**Problem**
Reproduce the stretch of the user interface description from "Click Flip X/Y" through "a specific point." word for word.

**Selected text**

A sample data set (gz-compressed) can be downloaded from here: geometry (450K) and data (2.4M) (you need both files).
To unzip the gz-compressed files, you can use WinZip.

User Interface Description

The main window is separated in 3 areas:

Mode Selection Area

Tab "Display"

Here the main properties of the currently loaded data set are displayed.
You can also directly enter the plot coordinates and image scale here.
Image scale: how many pixels to use for 1 data set-unit. The larger this value is, the larger the plot will be.
X0,X1,Y0,Y1: restrict the plot to a subsection of the whole data set. (X0,Y0) represents the top left corner, (X1,Y1) the lower right corner.
Click Auto Scale to calculate the image scale so, that the plot exactly fits into the display area.
Click Full data set to set the subsection rectangle to the full data set size.
Click Flip X/Y to mirror the data set along it's second median. This is useful, if the aspect ratio (= width : height) of the data set is very different of the aspect ratio of the program window.

Tab "Hedgehog"

Here you can render an arrow plot ("hedgehog") of the data set.
Specify the spacing between arrow roots and the maximal arrow length with the sliders.
By checking Draw all arrows in this length, the velocity component of the data set is ignored and only the flow direction is represented in the plot.
You can also select a component of the data set to be displayed as background color. If this option is selected, blue represents the minimal red the maximal value of the selected data component.

Tab "Streamline Lab"

Here you can calculate streamlines.
A streamline is the path a particle would follow if thrown into the flow at a specific point.
Use the Paintbrush tool from the toolbox area to place a particle somewhere in the flow and watch what would happen.

**Source material**

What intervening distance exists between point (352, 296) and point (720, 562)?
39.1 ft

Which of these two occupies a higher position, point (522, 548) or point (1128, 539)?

**Worked solution**
Click Flip X/Y to mirror the data set along it's second median. This is useful, if the aspect ratio (= width : height) of the data set is very different of the aspect ratio of the program window.

Tab "Hedgehog"

Here you can render an arrow plot ("hedgehog") of the data set.
Specify the spacing between arrow roots and the maximal arrow length with the sliders.
By checking Draw all arrows in this length, the velocity component of the data set is ignored and only the flow direction is represented in the plot.
You can also select a component of the data set to be displayed as background color. If this option is selected, blue represents the minimal red the maximal value of the selected data component.

Tab "Streamline Lab"

Here you can calculate streamlines.
A streamline is the path a particle would follow if thrown into the flow at a specific point.